À l’occasion de la commémoration en novembre dernier de la Kristallnacht, la « Nuit de Cristal » de 1939, le Secrétaire général de l’Église protestante aux Pays-Bas a demandé pardon à la communauté juive parce que les prédécesseurs de l’Église protestante avaient trop peu entrepris contre la persécution des Juifs. Il appelait à juste titre l’Église à combattre l’antisémitisme.
Plus tôt déjà dans la même année, le Premier Ministre Rutte avait demandé pardon pour la responsabilité du gouvernement. Et l’on entend constamment dans notre société toutes sortes d’ appels pour demander pardon pour d’autres faits encore, comme la pratique de l’esclavage dans le passé et la guerre coloniale dans les Indes néerlandaises, l’Indonésie de nos jours. Nous déclarons qu’une demande de pardon au peuple palestinien se justifie aujourd’hui. Une demande de pardon de notre Église.
Cette semaine cela fait 73 ans que l’État d’Israël existe. Un État à eux devait mettre les Juifs à l’abri de l’antisémitisme qui avait fait preuve d’une atrocité dévastatrice au cours de la seconde guerre mondiale. Il existe malheureusement un autre aspect de cette réalité : les 73 années de la Nakbah, de la « catastrophe » que la création de l’État d’Israël allait signifier pour les Palestiniens. Vivant dans une situation d’apartheid ou souffrant de l’occupation, les Palestiniens sont spoliés de leur dignité humaine. Leurs terres sont systématiquement confisquées, leur liberté de mouvement est réduite, la terreur exercée par les colons juifs reste impunie et Gaza est coupée du reste du monde.
Nous estimons que le moment est venu pour que notre Église reconnaisse qu’elle a trop peu fait pour défendre ceux qui souffrent de cette injustice. Nous estimons que les juifs, les musulmans, les chrétiens et les non-croyants ont tous la même valeur. Nous espérons que notre Église plaidera en paroles et en actes en faveur de la paix et de la justice pour tout être humain, et qu’elle combattra toute forme de discrimination, parce que Juifs et Palestiniens ont tous la même valeur.

* DONNÉES FOURNIES *

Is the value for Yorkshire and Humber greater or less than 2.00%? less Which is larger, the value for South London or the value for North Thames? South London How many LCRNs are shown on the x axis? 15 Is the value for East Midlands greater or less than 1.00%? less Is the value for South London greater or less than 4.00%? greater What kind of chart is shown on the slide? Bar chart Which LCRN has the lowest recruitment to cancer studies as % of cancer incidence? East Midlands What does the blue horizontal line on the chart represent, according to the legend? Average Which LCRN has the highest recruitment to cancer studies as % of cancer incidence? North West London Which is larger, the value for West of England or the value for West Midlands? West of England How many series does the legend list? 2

==

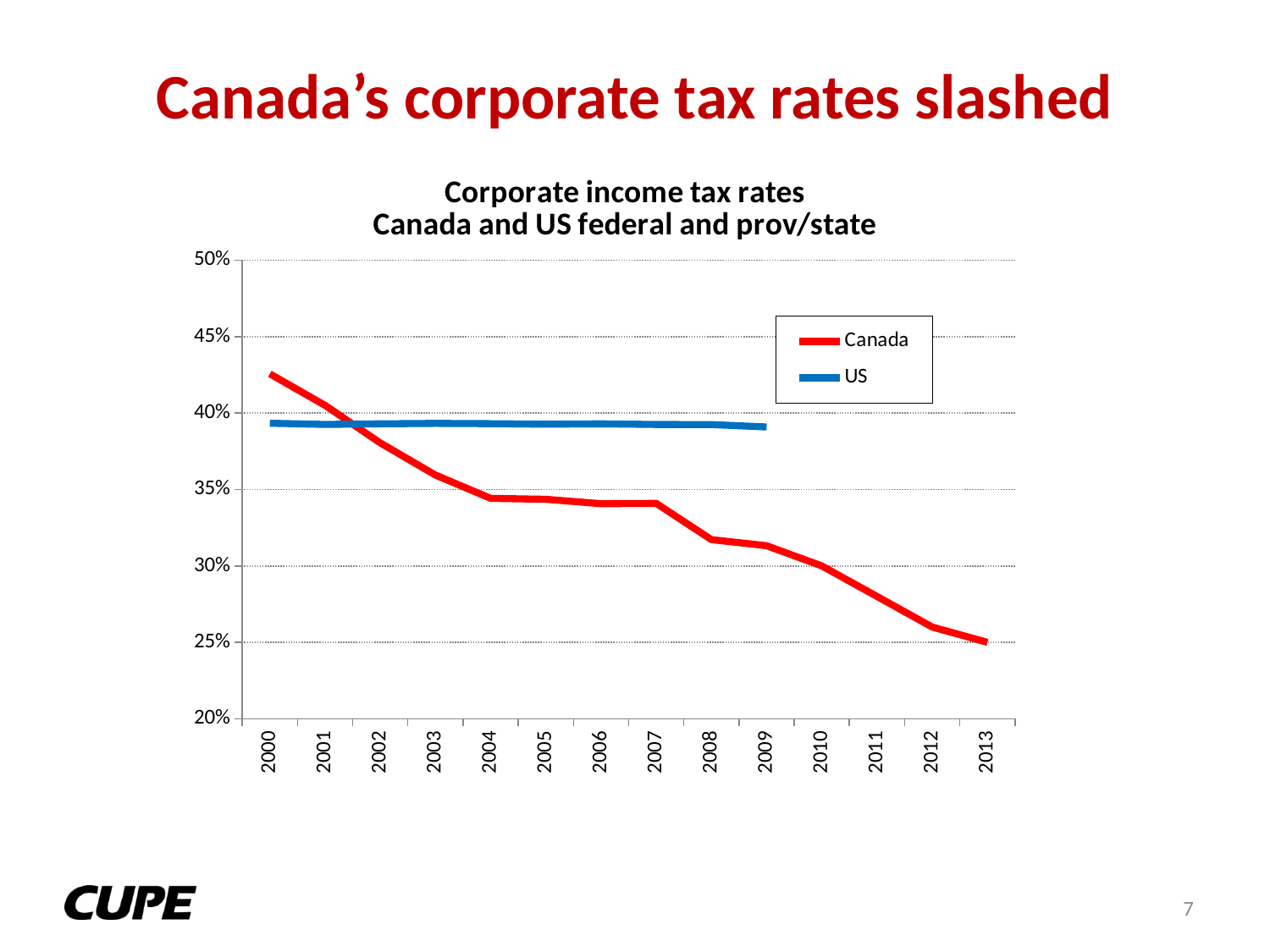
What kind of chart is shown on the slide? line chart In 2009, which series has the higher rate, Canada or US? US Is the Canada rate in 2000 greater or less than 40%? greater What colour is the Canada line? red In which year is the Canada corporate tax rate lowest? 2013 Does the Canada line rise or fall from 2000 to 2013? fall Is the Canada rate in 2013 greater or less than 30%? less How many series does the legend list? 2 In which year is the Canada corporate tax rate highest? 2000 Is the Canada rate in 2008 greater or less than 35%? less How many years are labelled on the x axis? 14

* CONSIGNE A *
En vous appuyant sur l'extrait, expliquez en une à trois phrases pourquoi le Secrétaire général de l'Église protestante aux Pays-Bas a demandé pardon à la communauté juive.
* CONSIGNE B *
Recopiez fidèlement le passage de l'extrait qui va de « À l’occasion de » jusqu'à « de notre Église. » inclus.

* RÉPONSE ATTENDUE A *
Il a demandé pardon parce que les prédécesseurs de l'Église protestante avaient trop peu entrepris contre la persécution des Juifs.

* RÉPONSE ATTENDUE B *
À l’occasion de la commémoration en novembre dernier de la Kristallnacht, la « Nuit de Cristal » de 1939, le Secrétaire général de l’Église protestante aux Pays-Bas a demandé pardon à la communauté juive parce que les prédécesseurs de l’Église protestante avaient trop peu entrepris contre la persécution des Juifs. Il appelait à juste titre l’Église à combattre l’antisémitisme.
Plus tôt déjà dans la même année, le Premier Ministre Rutte avait demandé pardon pour la responsabilité du gouvernement. Et l’on entend constamment dans notre société toutes sortes d’ appels pour demander pardon pour d’autres faits encore, comme la pratique de l’esclavage dans le passé et la guerre coloniale dans les Indes néerlandaises, l’Indonésie de nos jours. Nous déclarons qu’une demande de pardon au peuple palestinien se justifie aujourd’hui. Une demande de pardon de notre Église.